In his 1996 State of the Union Address, President Bill Clinton announced
that the "age of big government is over." Some Republicans accused him
of cynically appropriating their themes, while many Democrats thought he
was betraying the principles of the New Deal and the Great Society. Mark
Tushnet argues that Clinton was stating an observed fact: the emergence
of a new constitutional order in which the aspiration to achieve justice
directly through law has been substantially chastened.
Tushnet argues that the constitutional arrangements that prevailed in
the United States from the 1930s to the 1990s have ended.

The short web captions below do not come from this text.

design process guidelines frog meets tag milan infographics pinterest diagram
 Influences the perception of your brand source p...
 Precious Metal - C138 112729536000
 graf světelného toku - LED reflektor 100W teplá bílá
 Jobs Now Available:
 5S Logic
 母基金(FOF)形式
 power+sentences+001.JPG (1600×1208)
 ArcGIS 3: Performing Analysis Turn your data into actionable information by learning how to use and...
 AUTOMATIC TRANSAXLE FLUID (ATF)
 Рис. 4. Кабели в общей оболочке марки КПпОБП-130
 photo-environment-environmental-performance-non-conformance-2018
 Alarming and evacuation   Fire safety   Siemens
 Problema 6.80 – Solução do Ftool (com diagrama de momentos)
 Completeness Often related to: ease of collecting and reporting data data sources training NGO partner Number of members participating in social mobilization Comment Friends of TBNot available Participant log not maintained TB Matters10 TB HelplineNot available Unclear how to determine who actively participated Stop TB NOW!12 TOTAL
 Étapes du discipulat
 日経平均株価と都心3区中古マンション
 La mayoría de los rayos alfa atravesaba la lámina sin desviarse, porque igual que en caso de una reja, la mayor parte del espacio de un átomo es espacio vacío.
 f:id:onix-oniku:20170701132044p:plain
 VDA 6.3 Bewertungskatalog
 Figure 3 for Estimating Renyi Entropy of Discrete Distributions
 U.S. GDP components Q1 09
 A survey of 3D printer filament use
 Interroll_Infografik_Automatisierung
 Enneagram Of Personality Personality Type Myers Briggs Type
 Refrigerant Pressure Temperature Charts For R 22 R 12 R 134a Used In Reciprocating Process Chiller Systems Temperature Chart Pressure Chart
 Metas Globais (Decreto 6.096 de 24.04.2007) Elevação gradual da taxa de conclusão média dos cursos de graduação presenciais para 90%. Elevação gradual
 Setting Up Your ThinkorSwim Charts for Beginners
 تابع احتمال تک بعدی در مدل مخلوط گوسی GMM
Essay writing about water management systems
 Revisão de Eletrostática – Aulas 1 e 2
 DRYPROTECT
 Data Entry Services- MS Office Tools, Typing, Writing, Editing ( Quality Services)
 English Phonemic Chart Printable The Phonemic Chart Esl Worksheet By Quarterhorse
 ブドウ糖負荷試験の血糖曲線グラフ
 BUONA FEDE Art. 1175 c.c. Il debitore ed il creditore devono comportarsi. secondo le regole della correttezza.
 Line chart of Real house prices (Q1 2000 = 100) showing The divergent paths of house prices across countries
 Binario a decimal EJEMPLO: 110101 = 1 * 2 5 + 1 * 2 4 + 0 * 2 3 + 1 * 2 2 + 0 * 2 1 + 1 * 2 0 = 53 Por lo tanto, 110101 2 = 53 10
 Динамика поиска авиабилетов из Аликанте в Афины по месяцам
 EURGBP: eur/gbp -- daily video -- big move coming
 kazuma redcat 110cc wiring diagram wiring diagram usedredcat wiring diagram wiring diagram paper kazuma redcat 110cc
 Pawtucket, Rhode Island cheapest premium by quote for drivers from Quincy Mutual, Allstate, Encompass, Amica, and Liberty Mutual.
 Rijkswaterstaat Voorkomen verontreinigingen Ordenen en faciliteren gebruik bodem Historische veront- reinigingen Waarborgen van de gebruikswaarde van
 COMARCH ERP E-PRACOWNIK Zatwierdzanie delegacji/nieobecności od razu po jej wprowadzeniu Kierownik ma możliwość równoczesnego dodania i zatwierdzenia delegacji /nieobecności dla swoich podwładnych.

We are now in
a new constitutional order--one characterized by divided government,
ideologically organized parties, and subdued constitutional ambition.
Contrary to arguments that describe a threatened return to a pre-New
Deal constitutional order, however, this book presents evidence that our
current regime's animating principle is not the old belief that
government cannot solve any problems but rather that government cannot
solve any more problems.
Tushnet examines the institutional arrangements that support the new
constitutional order as well as Supreme Court decisions that reflect it.
He also considers recent developments in constitutional scholarship,
focusing on the idea of minimalism as appropriate to a regime with
chastened ambitions. Tushnet discusses what we know so far about the
impact of globalization on domestic constitutional law, particularly in
the areas of international human rights and federalism. He concludes
with predictions about the type of regulation we can expect from the new
order.
This is a major new analysis of the constitutional arrangements in the
United States. Though it will not be received without controversy, it
offers real explanatory and predictive power and provides important
insights to both legal theorists and political scientists.